Reproduce the material below word for word, keeping every line in its original order.

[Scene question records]
=-=-=

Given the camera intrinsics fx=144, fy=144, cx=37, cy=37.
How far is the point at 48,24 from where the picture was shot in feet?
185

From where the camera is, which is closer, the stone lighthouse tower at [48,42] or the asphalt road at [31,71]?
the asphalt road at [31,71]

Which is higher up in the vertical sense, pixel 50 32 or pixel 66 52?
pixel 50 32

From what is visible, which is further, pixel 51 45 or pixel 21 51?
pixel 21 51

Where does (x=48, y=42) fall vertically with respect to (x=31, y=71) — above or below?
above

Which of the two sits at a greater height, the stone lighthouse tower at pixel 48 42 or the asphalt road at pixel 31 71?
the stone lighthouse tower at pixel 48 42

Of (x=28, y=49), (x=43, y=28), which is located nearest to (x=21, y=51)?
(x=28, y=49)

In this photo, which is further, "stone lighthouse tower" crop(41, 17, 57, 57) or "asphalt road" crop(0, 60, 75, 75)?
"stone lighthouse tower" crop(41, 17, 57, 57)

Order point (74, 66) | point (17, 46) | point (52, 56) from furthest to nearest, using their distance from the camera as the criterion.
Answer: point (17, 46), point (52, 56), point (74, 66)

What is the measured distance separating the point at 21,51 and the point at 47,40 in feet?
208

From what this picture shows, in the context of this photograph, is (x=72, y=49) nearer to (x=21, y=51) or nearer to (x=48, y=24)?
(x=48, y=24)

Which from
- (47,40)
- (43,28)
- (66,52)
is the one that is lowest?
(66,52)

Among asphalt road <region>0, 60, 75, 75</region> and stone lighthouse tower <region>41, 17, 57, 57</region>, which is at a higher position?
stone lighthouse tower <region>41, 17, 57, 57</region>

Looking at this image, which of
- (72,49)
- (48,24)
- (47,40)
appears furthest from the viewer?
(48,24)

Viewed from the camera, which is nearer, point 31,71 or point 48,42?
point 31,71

=-=-=

WRITTEN REPLY:
Given the camera intrinsics fx=144, fy=144, cx=37, cy=37.
How far is the point at 48,24 from where the picture was shot in feet?
185

From where the camera is, which is closer, the stone lighthouse tower at [48,42] or the asphalt road at [31,71]?
the asphalt road at [31,71]

Which is higher up in the vertical sense, pixel 50 32 or pixel 66 52?
pixel 50 32

From what is visible, which is further, pixel 51 45 or pixel 21 51?
pixel 21 51

Where does (x=48, y=42) fall vertically with respect to (x=31, y=71) — above or below?
above

Which of the two sits at a greater height, the stone lighthouse tower at pixel 48 42 or the asphalt road at pixel 31 71?
the stone lighthouse tower at pixel 48 42

Of (x=28, y=49), (x=43, y=28), which is located nearest to (x=21, y=51)?
(x=28, y=49)

In this photo, which is further, "stone lighthouse tower" crop(41, 17, 57, 57) or "asphalt road" crop(0, 60, 75, 75)?
"stone lighthouse tower" crop(41, 17, 57, 57)

Order point (74, 66) | point (17, 46) | point (52, 56) from furthest to nearest, using their distance from the camera as the criterion.
Answer: point (17, 46), point (52, 56), point (74, 66)

What is the measured distance separating the point at 21,51 and the point at 47,40 in feet?
208

From what this picture shows, in the context of this photograph, is (x=72, y=49) nearer to (x=21, y=51) or nearer to (x=48, y=24)?
(x=48, y=24)

Which from
- (47,40)
- (43,28)
- (66,52)
is the one that is lowest?
(66,52)

Among asphalt road <region>0, 60, 75, 75</region> and stone lighthouse tower <region>41, 17, 57, 57</region>, which is at a higher position?
stone lighthouse tower <region>41, 17, 57, 57</region>

Looking at this image, which of
- (72,49)
- (48,24)
- (47,40)
appears furthest from the viewer?
(48,24)

Viewed from the camera, which is nearer, point 31,71 or point 48,42?
point 31,71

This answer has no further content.